RECORDS SHOWN:

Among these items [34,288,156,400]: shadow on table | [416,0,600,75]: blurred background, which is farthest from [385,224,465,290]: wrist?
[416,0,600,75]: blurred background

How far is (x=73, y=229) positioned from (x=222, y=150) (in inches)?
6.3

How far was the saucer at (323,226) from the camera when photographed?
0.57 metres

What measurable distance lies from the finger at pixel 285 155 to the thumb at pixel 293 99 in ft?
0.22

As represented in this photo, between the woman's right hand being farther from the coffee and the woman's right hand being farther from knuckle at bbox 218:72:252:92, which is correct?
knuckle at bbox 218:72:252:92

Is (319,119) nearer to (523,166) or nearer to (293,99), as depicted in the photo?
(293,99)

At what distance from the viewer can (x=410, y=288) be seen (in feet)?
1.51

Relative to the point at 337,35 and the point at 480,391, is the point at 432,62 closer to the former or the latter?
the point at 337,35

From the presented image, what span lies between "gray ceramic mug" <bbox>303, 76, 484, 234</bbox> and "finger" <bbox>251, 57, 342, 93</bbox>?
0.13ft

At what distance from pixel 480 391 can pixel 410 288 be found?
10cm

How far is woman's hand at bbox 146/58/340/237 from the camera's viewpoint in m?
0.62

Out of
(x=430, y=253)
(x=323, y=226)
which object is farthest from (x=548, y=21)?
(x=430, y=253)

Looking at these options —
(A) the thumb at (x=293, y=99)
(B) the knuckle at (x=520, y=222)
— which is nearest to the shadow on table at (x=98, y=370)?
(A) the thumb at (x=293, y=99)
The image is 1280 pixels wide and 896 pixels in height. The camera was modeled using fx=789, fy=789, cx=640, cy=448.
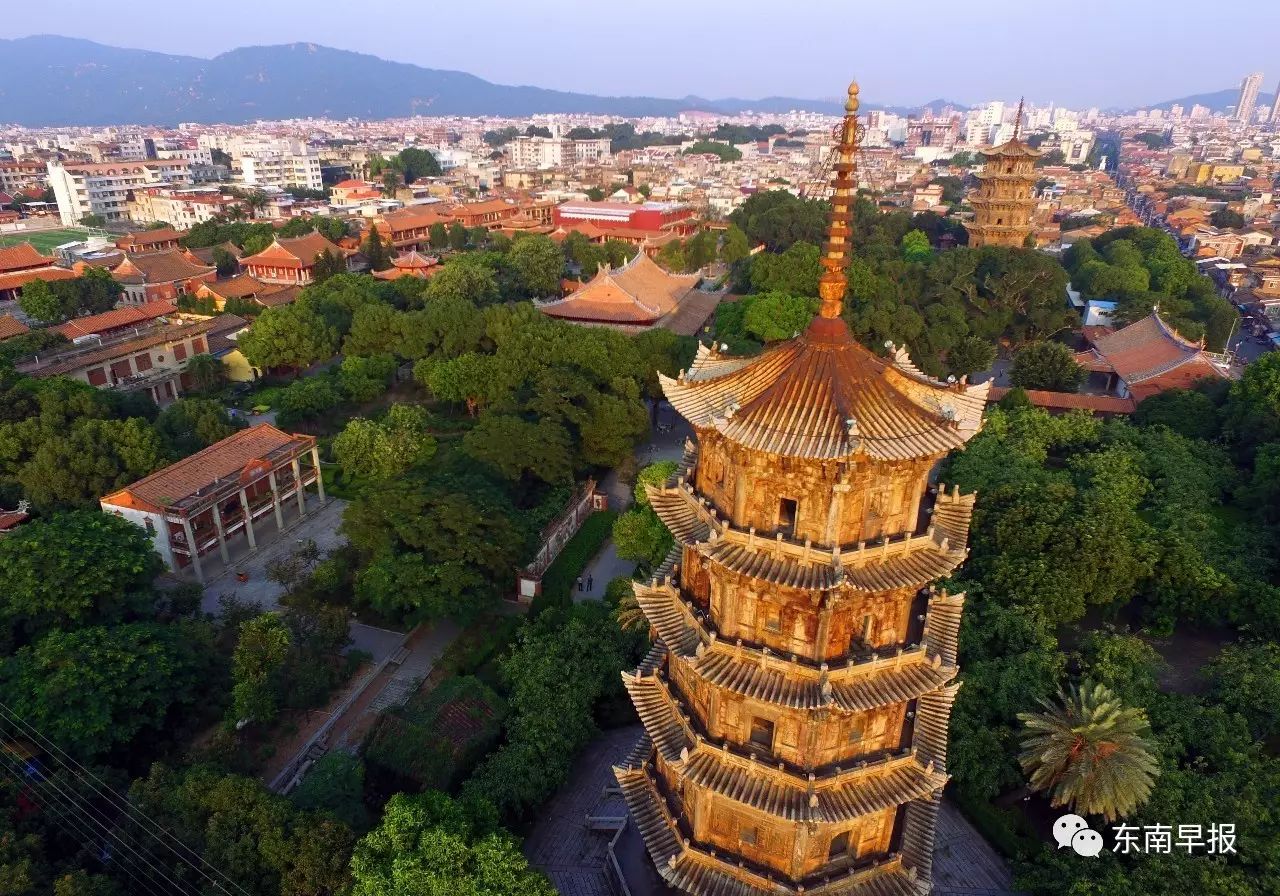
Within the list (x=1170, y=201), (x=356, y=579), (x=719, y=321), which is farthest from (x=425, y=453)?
(x=1170, y=201)

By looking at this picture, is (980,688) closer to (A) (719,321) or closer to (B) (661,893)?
(B) (661,893)

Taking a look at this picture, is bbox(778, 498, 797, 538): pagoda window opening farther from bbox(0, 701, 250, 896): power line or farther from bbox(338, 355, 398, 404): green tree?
bbox(338, 355, 398, 404): green tree

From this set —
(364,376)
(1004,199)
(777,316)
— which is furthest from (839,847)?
(1004,199)

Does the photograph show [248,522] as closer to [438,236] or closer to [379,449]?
[379,449]

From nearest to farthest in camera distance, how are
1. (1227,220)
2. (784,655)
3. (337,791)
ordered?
1. (784,655)
2. (337,791)
3. (1227,220)

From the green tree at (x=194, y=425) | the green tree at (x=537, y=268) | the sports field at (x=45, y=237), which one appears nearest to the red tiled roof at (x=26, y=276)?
the sports field at (x=45, y=237)

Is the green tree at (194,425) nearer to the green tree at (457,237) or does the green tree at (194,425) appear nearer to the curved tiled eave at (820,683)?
the curved tiled eave at (820,683)

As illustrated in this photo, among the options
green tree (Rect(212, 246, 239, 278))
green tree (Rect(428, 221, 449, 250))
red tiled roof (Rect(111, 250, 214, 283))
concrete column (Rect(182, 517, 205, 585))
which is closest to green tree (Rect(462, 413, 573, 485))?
concrete column (Rect(182, 517, 205, 585))
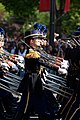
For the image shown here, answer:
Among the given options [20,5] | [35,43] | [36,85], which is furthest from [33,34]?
[20,5]

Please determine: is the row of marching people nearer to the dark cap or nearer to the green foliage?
the dark cap

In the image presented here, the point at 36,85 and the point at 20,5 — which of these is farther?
the point at 20,5

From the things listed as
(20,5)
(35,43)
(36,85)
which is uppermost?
(35,43)

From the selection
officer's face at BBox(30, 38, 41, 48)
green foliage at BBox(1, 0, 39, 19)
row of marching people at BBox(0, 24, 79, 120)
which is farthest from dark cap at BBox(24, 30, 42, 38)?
green foliage at BBox(1, 0, 39, 19)

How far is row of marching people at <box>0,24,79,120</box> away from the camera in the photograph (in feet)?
26.0

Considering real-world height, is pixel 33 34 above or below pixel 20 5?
above

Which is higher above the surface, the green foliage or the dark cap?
the dark cap

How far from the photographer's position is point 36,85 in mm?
7969

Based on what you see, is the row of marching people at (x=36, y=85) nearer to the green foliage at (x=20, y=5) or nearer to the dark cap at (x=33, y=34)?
the dark cap at (x=33, y=34)

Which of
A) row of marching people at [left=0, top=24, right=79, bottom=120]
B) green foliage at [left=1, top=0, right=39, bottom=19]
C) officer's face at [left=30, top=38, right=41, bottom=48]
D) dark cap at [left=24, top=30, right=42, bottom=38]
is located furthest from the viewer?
green foliage at [left=1, top=0, right=39, bottom=19]

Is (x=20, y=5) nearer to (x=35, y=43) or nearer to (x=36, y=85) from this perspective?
(x=35, y=43)

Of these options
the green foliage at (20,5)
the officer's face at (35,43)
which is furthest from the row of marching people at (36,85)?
the green foliage at (20,5)

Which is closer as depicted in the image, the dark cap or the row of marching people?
the row of marching people

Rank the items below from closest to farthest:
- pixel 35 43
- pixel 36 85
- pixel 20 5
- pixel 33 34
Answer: pixel 36 85, pixel 35 43, pixel 33 34, pixel 20 5
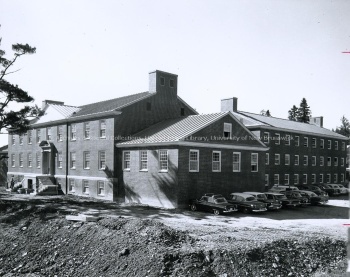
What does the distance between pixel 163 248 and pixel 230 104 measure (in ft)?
116

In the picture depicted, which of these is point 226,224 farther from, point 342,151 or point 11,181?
point 342,151

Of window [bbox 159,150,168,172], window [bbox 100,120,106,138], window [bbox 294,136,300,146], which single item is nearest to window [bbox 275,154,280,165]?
window [bbox 294,136,300,146]

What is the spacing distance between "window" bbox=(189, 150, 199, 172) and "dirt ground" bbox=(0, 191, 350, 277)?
5556 millimetres

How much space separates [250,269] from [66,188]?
2929cm

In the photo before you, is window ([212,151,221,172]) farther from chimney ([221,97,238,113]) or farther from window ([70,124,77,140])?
chimney ([221,97,238,113])

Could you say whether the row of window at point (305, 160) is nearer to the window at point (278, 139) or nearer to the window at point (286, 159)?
the window at point (286, 159)

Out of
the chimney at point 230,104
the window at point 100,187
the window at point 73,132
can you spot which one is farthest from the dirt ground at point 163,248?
the chimney at point 230,104

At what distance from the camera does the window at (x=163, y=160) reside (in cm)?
2669

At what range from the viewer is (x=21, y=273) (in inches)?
581

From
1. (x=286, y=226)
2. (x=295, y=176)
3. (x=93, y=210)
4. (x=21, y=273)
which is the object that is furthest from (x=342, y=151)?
(x=21, y=273)

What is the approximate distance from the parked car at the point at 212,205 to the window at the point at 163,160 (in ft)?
10.8

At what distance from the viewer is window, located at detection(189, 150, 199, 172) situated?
26.5 metres

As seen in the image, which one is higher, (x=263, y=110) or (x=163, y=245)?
(x=263, y=110)

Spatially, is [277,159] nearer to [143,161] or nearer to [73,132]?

EXERCISE BRIEF: Format everything above from the line that contains "Taking a look" down to the line that contains "3. (1227,220)" as a Markdown table with the columns Row and Line. Give each line its own numbered row, leave out blank lines, and include both end lines.

EXERCISE ANSWER:
| Row | Line |
|---|---|
| 1 | Taking a look at this picture, is bbox(778, 498, 797, 538): pagoda window opening farther from bbox(0, 701, 250, 896): power line or farther from bbox(338, 355, 398, 404): green tree? |
| 2 | bbox(338, 355, 398, 404): green tree |
| 3 | From this set — |
| 4 | (364,376) |
| 5 | (1004,199) |
| 6 | (777,316) |
| 7 | — which is furthest from (839,847)? |
| 8 | (1004,199) |
| 9 | Does the photograph show [248,522] as closer to [438,236] or closer to [379,449]? |
| 10 | [379,449] |
| 11 | From nearest to farthest in camera distance, how are |
| 12 | 1. (1227,220) |
| 13 | 2. (784,655) |
| 14 | 3. (337,791) |
| 15 | ordered? |
| 16 | 1. (784,655) |
| 17 | 2. (337,791) |
| 18 | 3. (1227,220) |